The Court confirmed that remanding the matter to the RSDC furthered the FAA’s purpose by ensuring the arbitration agreement was enforced according to its terms—in this case, the term requiring the parties to arbitrate telecast rights fee disputes before the RSDC. MASN and the Orioles agreed to the settlement agreement knowing that MLB determined the makeup of the RSDC panel and knew the panel would be composed of MLB insiders. Moreover, the parties specifically agreed to RSDC arbitration due to its specialized knowledge concerning telecast rights valuations and did so with the understanding of the MLB Commissioner’s involvement. The Court declined to re-write the contracts to grant MASN and the Orioles a different bargain than the one they struck. The high court affirmed the confirmation of the second arbitration award.

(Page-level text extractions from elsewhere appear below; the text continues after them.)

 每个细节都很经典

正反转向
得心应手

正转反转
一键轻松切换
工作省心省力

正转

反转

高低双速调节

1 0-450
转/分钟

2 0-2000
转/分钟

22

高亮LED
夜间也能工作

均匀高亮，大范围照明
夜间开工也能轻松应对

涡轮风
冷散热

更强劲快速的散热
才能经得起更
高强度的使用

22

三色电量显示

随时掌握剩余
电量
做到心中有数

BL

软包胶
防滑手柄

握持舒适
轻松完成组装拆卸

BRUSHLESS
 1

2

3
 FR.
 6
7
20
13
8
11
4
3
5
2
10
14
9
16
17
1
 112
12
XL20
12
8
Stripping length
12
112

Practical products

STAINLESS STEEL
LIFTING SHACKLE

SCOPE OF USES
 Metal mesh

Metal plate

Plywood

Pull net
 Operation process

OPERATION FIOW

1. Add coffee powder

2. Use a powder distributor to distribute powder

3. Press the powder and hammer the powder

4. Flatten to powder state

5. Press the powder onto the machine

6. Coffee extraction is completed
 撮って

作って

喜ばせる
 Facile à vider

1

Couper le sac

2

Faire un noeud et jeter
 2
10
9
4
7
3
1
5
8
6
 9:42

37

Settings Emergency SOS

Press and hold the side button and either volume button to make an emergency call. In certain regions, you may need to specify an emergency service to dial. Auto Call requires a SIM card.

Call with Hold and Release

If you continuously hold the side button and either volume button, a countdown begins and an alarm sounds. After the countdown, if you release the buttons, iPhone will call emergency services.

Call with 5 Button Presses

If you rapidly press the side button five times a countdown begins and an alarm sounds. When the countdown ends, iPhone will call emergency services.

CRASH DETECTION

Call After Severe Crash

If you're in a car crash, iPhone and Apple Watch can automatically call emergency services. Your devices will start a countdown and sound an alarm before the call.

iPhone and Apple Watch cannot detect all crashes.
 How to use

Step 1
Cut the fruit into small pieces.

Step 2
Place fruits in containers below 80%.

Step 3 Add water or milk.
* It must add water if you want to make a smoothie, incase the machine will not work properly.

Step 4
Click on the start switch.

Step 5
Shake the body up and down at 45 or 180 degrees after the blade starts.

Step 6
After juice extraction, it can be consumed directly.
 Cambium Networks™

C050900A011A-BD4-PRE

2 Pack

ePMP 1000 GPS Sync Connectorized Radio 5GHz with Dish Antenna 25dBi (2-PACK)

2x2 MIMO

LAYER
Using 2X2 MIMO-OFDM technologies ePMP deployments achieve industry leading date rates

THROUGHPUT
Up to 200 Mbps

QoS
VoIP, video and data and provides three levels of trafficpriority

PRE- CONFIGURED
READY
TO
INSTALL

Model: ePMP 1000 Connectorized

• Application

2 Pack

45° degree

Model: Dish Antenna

However, the Court of Appeals did modify the order to the extent it awarded prejudgment interest and a money judgment, finding that the relief was outside of the RSDC’s arbitral scope. The RSDC was empowered only to determine the fair market value of the telecast rights fees—not to resolve disputes over nonpayment of those fees. The Court grounded this determination, again, in the language of the settlement agreement itself, which outlined specific dispute resolution procedures for such nonpayment. The parties were guided to resolve the nonpayment dispute by the contract’s terms.
The Court’s consistent referral to the plain language of the contract demonstrates an inherent respect for the counseled parties’ abilities to negotiate their rights and select their remedies, including their preferred arbitral forum. The Court also evidenced its respect for MLB’s specialized telecast rights fee valuation knowledge, which rendered it a proper forum for this valuation dispute. The Court’s reluctance to interfere with the parties’ contracts, including their informed selection of an industry insider-controlled procedure, raises the question of the degree to which private sports leagues can influence their internal dispute resolution processes. This decision underscores the importance of carefully negotiating arbitration and dispute resolution procedures. There’s no crying in baseball, and where the parties have carefully negotiated an arbitration agreement—there may be no crying to the courts.
 MASN would not televise those games that were retained by MLB’s national rights agreements.
 The Orioles owned an initial stake in MASN of 90%, with the Nationals owning 10%. Beginning in 2010, the Orioles’ stake would decrease by 1% (and the Nationals’ stake would commensurately increase) per year until it reached 67%.